Objectives:
1. Do these statements agree with the CTOD post below? For each, answer yes or no and quote the words of the post that decide it. (a) CTOD builds quantized-mesh tiles from Cloud Optimized GeoTIFFs. (b) The AHN4 datasets have a resolution of 1 meter. (c) The post calls the DSM dataset perfect for creating detailed terrain tiles.
2. Why does the CTOD post below favor generating tiles on demand over generating them in advance? Answer in one to three sentences.
3. Can you write what comes next in the CTOD post below, picking up after its final heading?

Supplied text:

::::::

At the start of 2024, our team at Sogelink Research embarked on an exciting project: developing an open-source service called CTOD which stands for Cesium Terrain On Demand. This service generates terrain tiles on demand in the quantized-mesh format from Cloud Optimized GeoTIFFs (COG). These tiles are perfect for displaying a detailed terrain in the open-source Cesium viewer, it even works in with the Cesium plugins for Unity and Unreal.

Why is on-demand tile generation such a game-changer? Well, instead of cluttering up storage with millions of pre-generated tiles (most of which might never see the light of day), we can store COG files in the cloud, like on an S3 storage, and generate tiles only when needed. It's like only baking cookies when someone actually wants to eat them—so much less waste! Plus, CTOD is highly configurable, allowing you to decide how detailed you want your tiles to be. It also smooths out those pesky edge issues with normals that other tools often struggle with.

Here in the Netherlands, we have access to comprehensive 0.5-meter DTM and DSM datasets, also known as AHN4 (Actueel Hoogtebestand Nederland version 4, 2020-2022). The DTM (Digital Terrain Model) dataset is perfect for creating detailed terrain tiles.

In this post, we'll walk through the steps to prepare a nationwide dataset from AHN4 for use with CTOD. Let's dive in!

CTOD generated tiles from AHN4 using the grid method, showing the wireframe

What Do We Need to Do?

::::::

Entries supplied:

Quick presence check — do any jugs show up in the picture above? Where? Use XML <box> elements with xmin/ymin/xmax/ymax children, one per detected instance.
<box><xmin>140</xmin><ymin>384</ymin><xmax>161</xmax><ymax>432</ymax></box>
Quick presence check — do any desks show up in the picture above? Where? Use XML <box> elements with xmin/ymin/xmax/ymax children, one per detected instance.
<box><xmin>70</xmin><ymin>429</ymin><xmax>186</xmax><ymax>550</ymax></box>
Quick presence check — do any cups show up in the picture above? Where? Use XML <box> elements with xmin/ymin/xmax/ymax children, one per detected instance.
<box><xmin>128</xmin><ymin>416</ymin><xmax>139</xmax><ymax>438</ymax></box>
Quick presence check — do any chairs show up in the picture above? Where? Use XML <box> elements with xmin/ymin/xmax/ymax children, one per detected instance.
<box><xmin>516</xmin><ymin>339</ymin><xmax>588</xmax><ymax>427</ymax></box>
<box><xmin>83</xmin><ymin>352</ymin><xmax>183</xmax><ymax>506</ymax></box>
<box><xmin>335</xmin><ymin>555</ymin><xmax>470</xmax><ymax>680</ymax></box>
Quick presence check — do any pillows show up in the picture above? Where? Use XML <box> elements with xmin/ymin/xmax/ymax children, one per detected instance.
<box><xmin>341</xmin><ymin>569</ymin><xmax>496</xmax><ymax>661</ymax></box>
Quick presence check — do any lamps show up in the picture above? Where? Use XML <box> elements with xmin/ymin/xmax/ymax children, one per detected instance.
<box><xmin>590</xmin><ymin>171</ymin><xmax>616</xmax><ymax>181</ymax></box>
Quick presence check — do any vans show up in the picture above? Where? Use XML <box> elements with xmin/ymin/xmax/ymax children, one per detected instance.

::::::

Results in order:
1.
(a) Yes: "generates terrain tiles on demand in the quantized-mesh format from Cloud Optimized GeoTIFFs (COG)"
(b) No: "comprehensive 0.5-meter DTM and DSM datasets"
(c) No: "The DTM (Digital Terrain Model) dataset is perfect for creating detailed terrain tiles."

2. Pre-generating tiles fills storage with millions of them, and most may never be used. With on-demand generation, COG files can sit in cloud storage such as S3, and tiles are made only when they are needed, which cuts waste.

3.
  1. Create Cloud Optimized GeoTIFF files from all the downloaded AHN4 DTM GeoTIFFs.
  2. Create a .vrt (Virtual Raster Table) that includes all these COGs.
  3. Upload the COGs online and request tiles through CTOD.

Wow, sounds like we're almost done! Well... not quite. There's still a bit of work to do, but don't worry—it's not as daunting as it sounds!

Optimizing COGs

If you're working with a small dataset, you might get away without optimizing your Cloud Optimized GeoTIFFs (COGs). But when you're dealing with larger datasets, optimization can significantly boost performance.

Projection

To ensure that CTOD returns tiles correctly for viewing in Cesium, the data needs to be in EPSG:4326 projection. While CTOD can handle COGs in any projection on the fly (thanks to the magic of GDAL working behind the scenes), this can be a bottleneck, especially with a large dataset like the entirety of the Netherlands. So, to keep things smooth and speedy, it's best to reproject our GeoTIFF files to EPSG:4326 before creating the COGs.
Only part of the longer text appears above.